__TASK STATEMENT__
Pictures appear among the records below and must be omitted. Repeat exactly the lines from the line with "Bahama Ceiling Fans" to the line with "Rose Gold Plated", both included.

__Short descriptive text snippets__
_ _ _ _ _ _ _

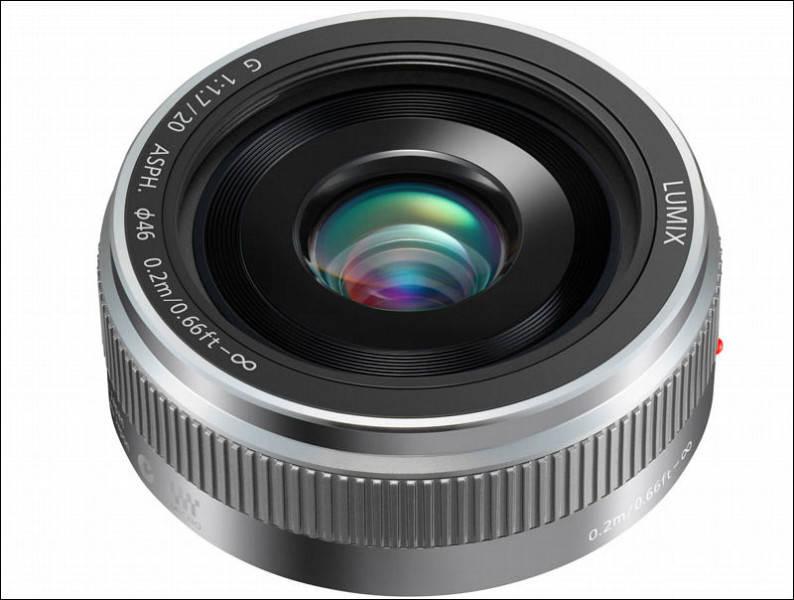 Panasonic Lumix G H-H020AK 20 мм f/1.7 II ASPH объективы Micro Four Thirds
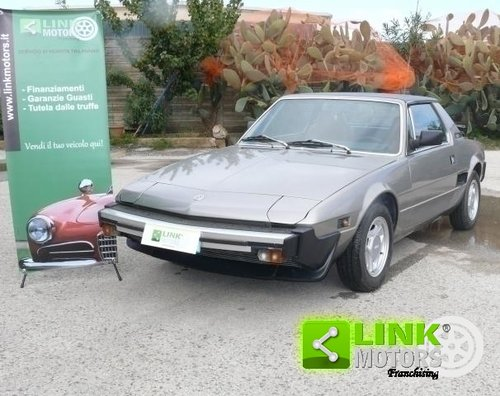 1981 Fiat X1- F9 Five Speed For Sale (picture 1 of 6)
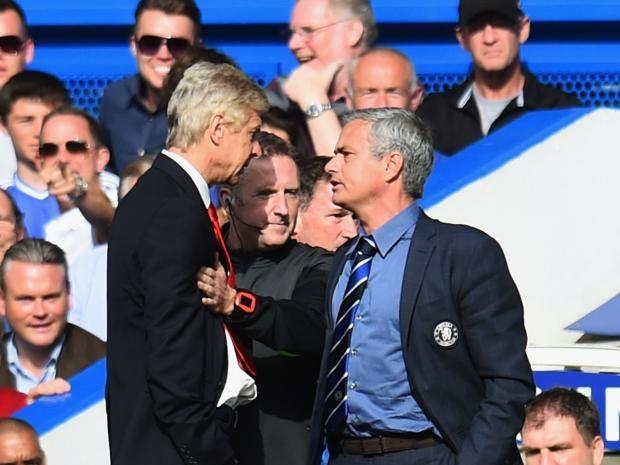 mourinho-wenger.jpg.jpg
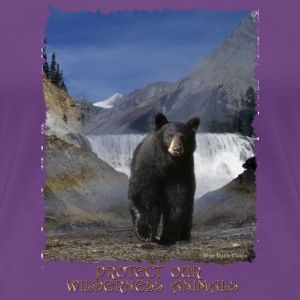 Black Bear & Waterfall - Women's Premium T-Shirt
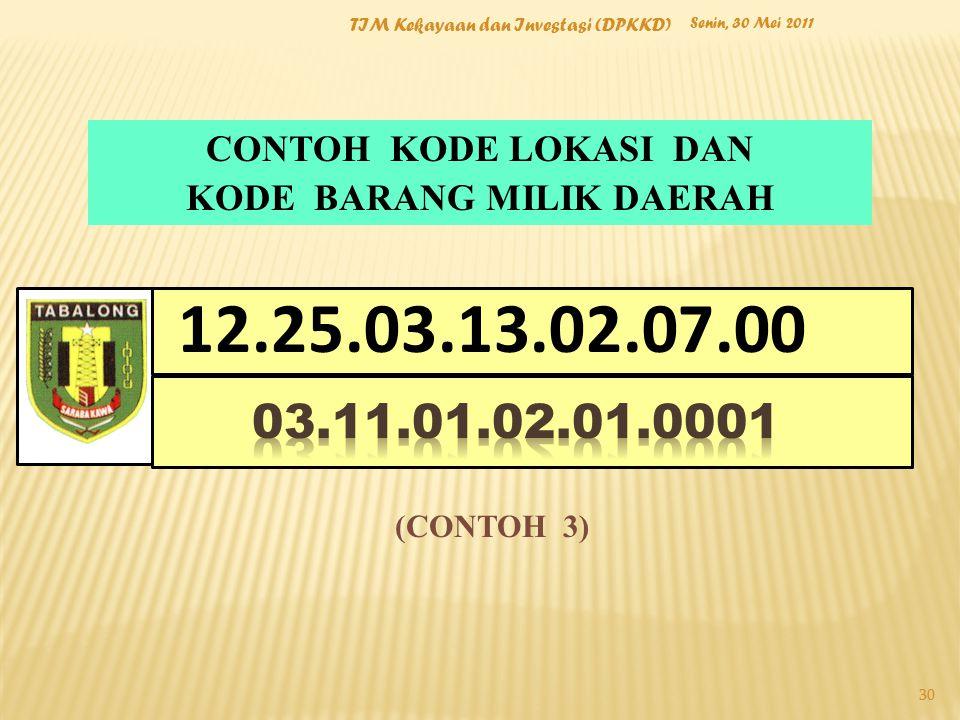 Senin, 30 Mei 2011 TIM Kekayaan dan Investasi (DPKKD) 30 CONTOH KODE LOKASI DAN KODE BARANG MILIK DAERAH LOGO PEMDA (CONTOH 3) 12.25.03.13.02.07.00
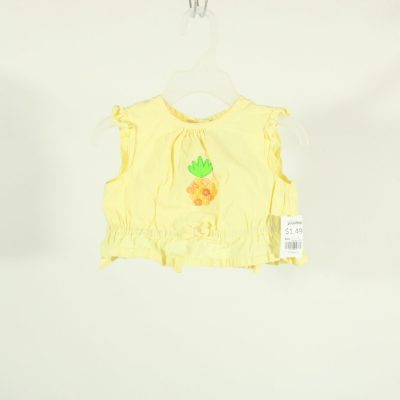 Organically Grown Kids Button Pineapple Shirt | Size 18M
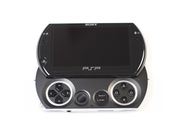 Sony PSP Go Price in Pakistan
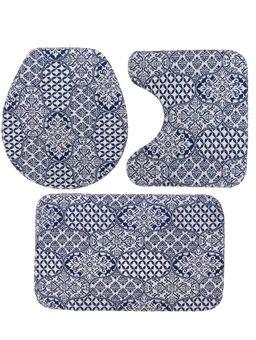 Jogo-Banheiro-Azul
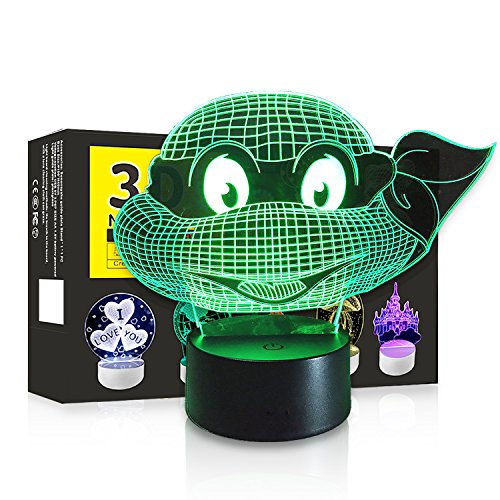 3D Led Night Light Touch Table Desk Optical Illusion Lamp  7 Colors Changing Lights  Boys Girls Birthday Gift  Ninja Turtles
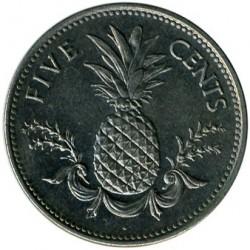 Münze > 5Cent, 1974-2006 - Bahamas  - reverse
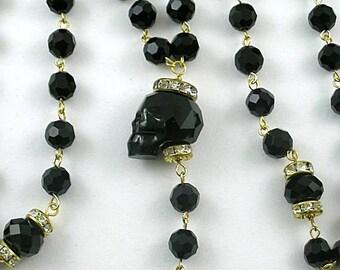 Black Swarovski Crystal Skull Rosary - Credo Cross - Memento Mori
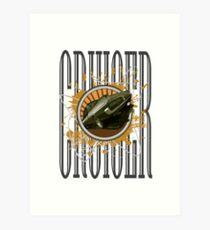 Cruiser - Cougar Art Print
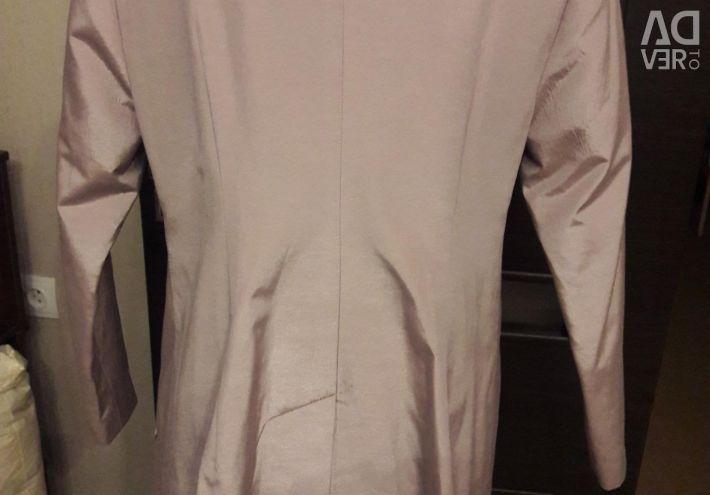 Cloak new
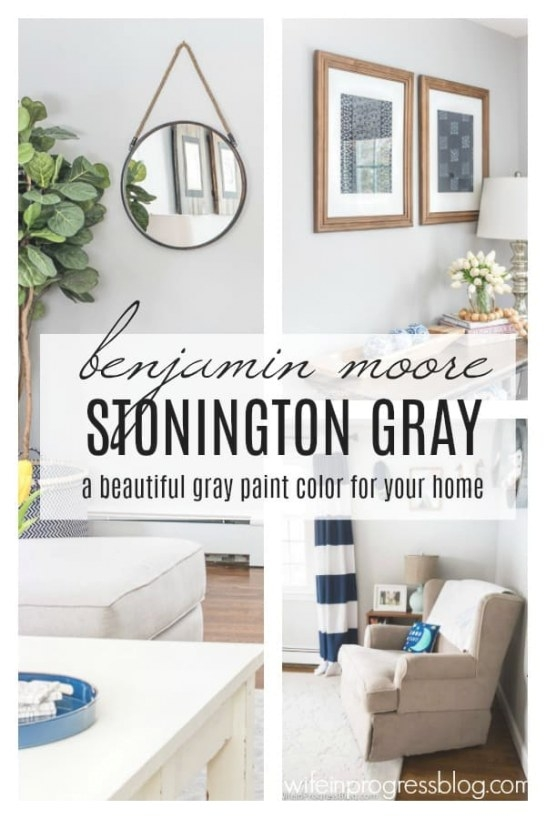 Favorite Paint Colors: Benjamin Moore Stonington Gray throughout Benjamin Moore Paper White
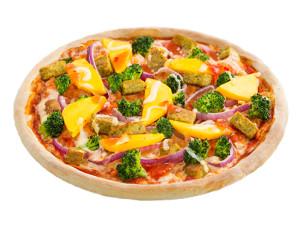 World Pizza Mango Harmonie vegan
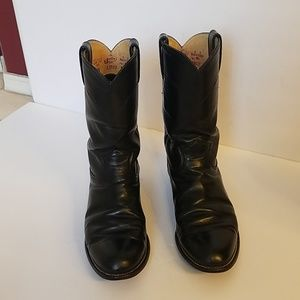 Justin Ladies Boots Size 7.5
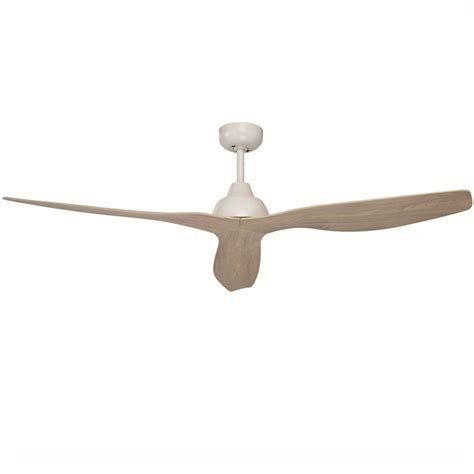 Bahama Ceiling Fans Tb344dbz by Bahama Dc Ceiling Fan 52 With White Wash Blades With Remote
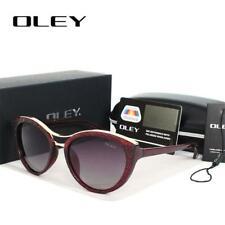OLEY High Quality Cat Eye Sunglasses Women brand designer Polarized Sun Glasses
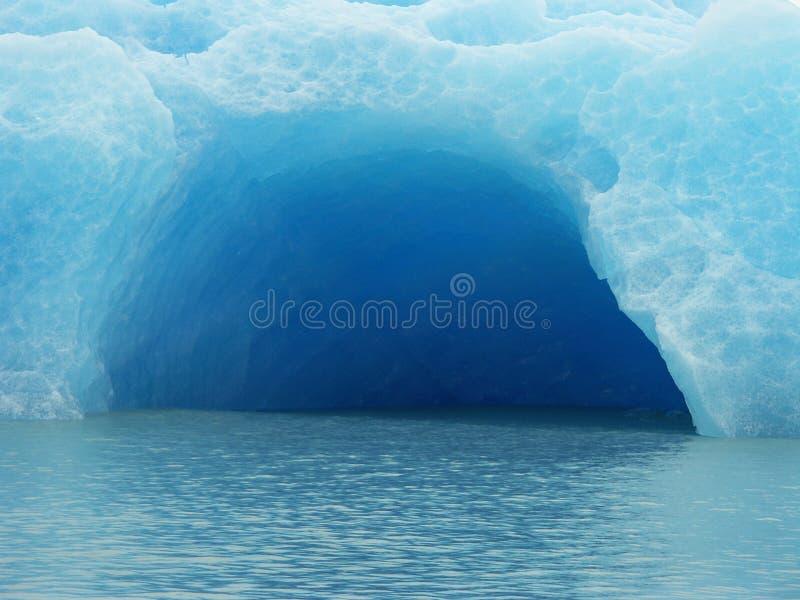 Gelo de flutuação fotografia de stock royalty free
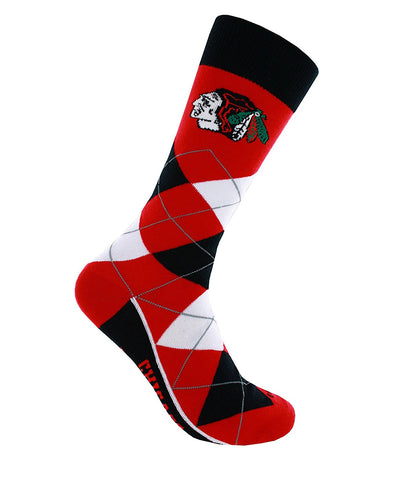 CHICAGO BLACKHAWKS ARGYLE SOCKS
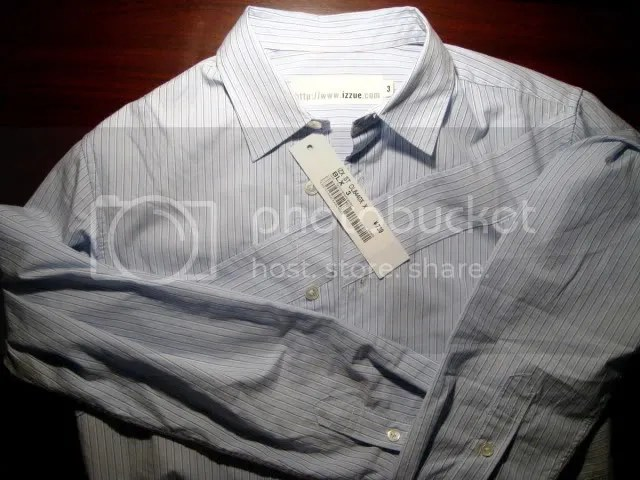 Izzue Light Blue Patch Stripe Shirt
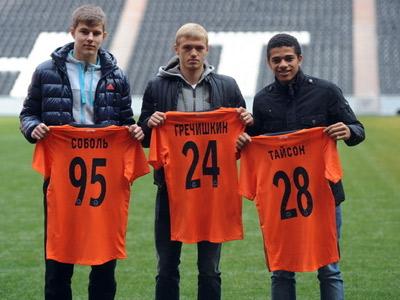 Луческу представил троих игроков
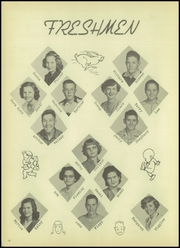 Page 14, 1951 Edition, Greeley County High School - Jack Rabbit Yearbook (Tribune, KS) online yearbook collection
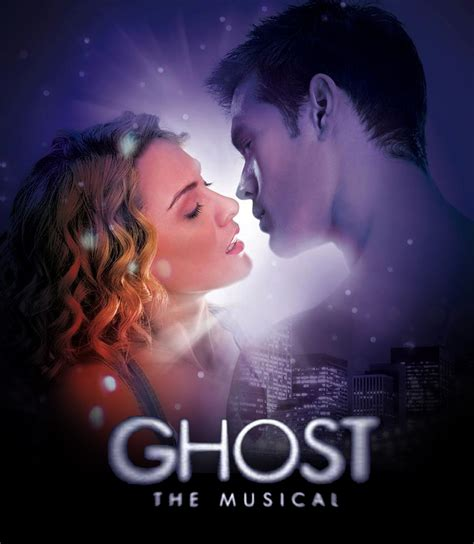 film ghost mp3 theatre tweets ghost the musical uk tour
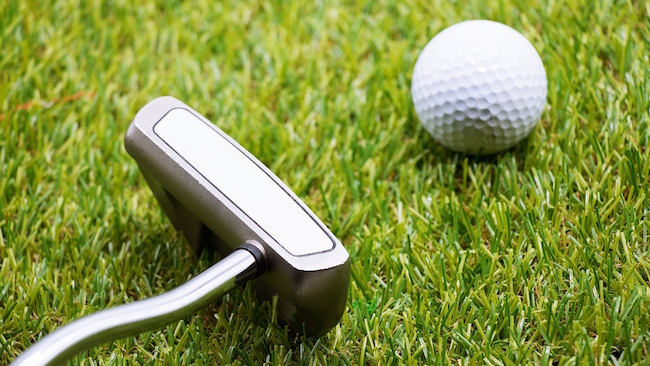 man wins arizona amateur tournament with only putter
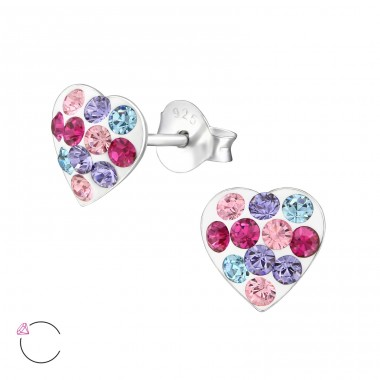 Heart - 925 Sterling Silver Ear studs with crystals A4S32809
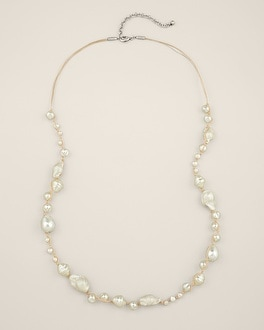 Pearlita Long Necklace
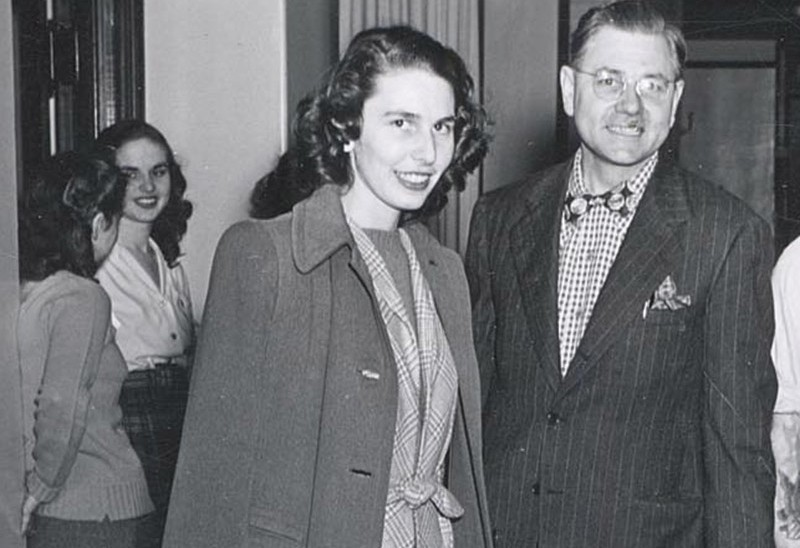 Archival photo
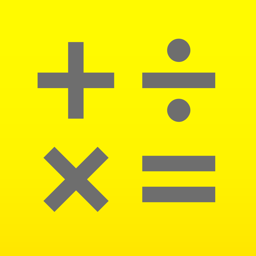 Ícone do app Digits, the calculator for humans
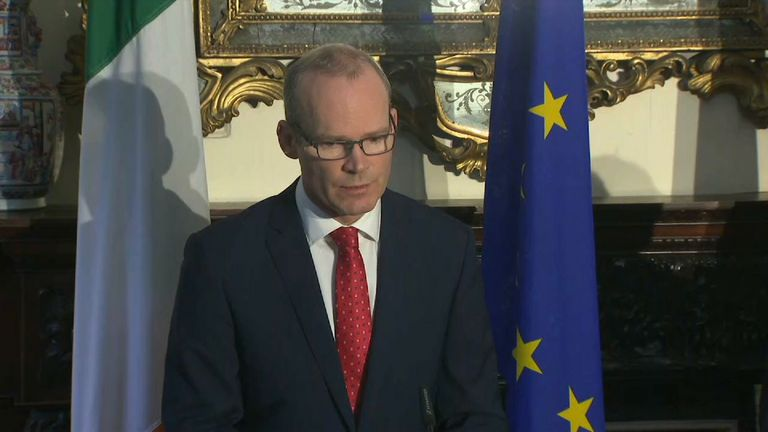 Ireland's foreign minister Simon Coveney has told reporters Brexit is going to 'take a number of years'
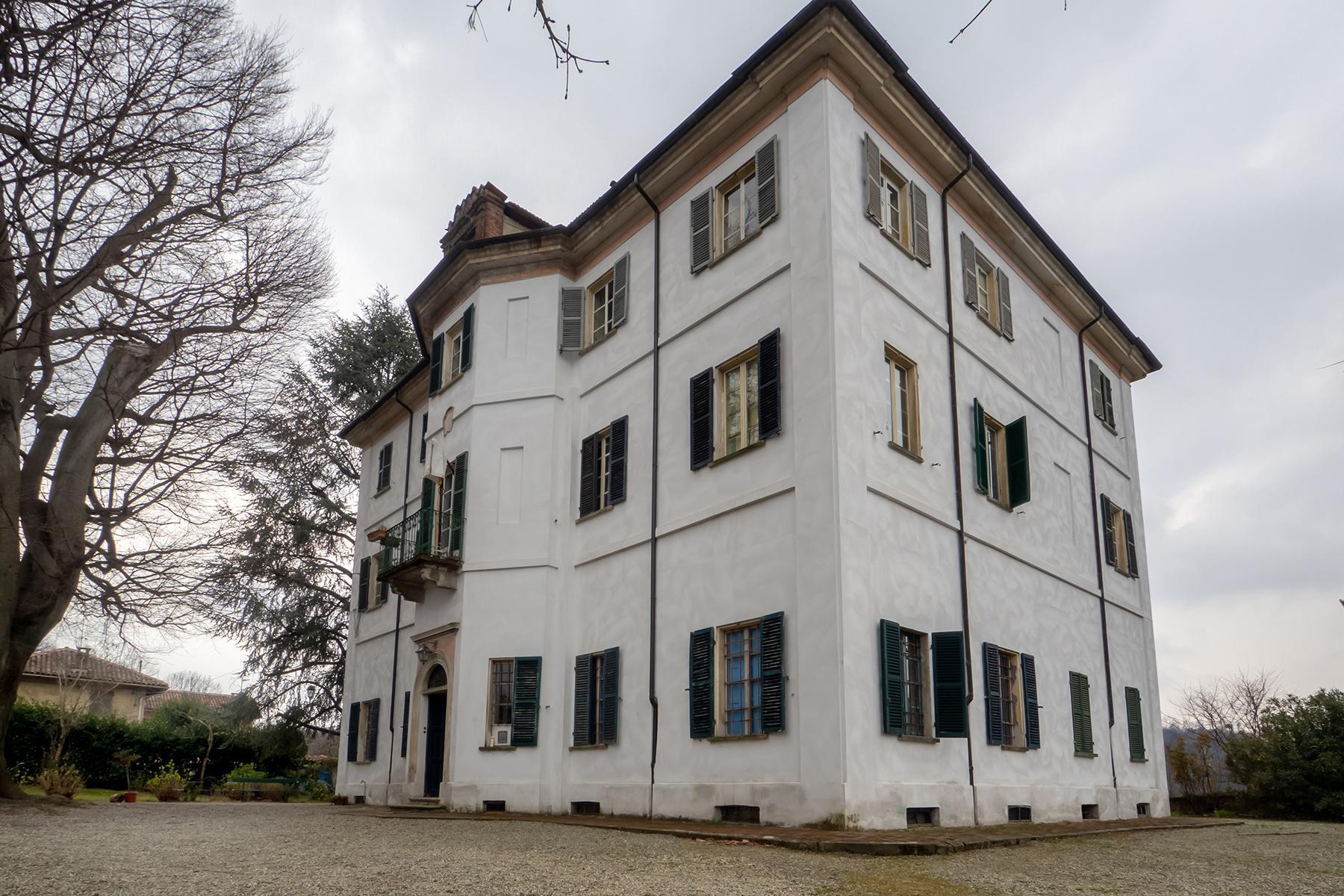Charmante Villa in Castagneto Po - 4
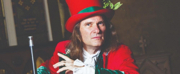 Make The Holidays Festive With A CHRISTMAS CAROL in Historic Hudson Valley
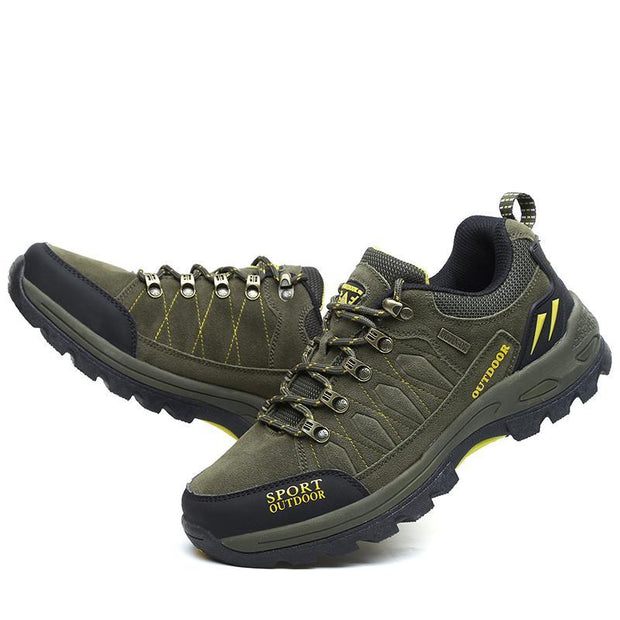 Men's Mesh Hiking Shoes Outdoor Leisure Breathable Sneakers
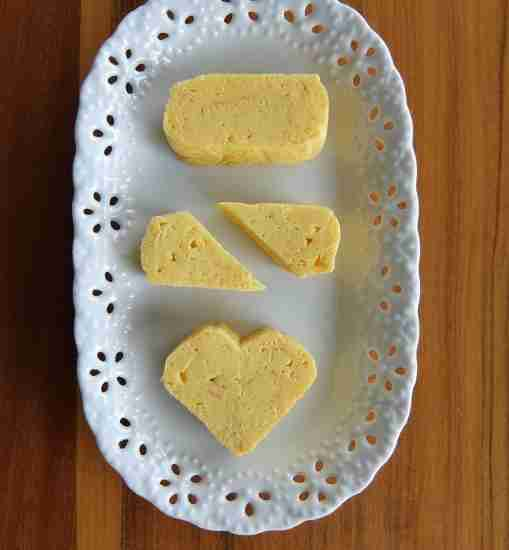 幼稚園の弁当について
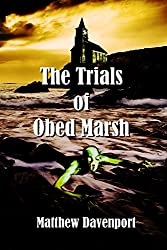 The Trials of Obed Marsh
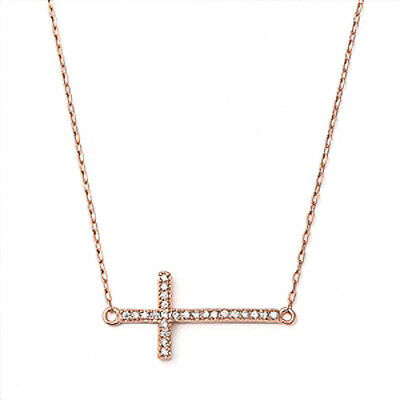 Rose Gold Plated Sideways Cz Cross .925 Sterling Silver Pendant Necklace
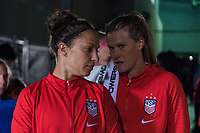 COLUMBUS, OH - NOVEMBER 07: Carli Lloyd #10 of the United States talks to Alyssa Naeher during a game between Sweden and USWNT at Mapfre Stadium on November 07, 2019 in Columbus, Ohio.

_ _ _ _ _ _ _

__SOLUTION__
 Bahama Ceiling Fans Tb344dbz by Bahama Dc Ceiling Fan 52 With White Wash Blades With Remote
OLEY High Quality Cat Eye Sunglasses Women brand designer Polarized Sun Glasses
 Gelo de flutuação fotografia de stock royalty free
 CHICAGO BLACKHAWKS ARGYLE SOCKS
 Izzue Light Blue Patch Stripe Shirt
 Луческу представил троих игроков
 Page 14, 1951 Edition, Greeley County High School - Jack Rabbit Yearbook (Tribune, KS) online yearbook collection
 film ghost mp3 theatre tweets ghost the musical uk tour
 man wins arizona amateur tournament with only putter
 Heart - 925 Sterling Silver Ear studs with crystals A4S32809
 Pearlita Long Necklace
 Archival photo
 Ícone do app Digits, the calculator for humans
 Ireland's foreign minister Simon Coveney has told reporters Brexit is going to 'take a number of years'
Charmante Villa in Castagneto Po - 4
 Make The Holidays Festive With A CHRISTMAS CAROL in Historic Hudson Valley
 Men's Mesh Hiking Shoes Outdoor Leisure Breathable Sneakers
 幼稚園の弁当について
 The Trials of Obed Marsh
 Rose Gold Plated Sideways Cz Cross .925 Sterling Silver Pendant Necklace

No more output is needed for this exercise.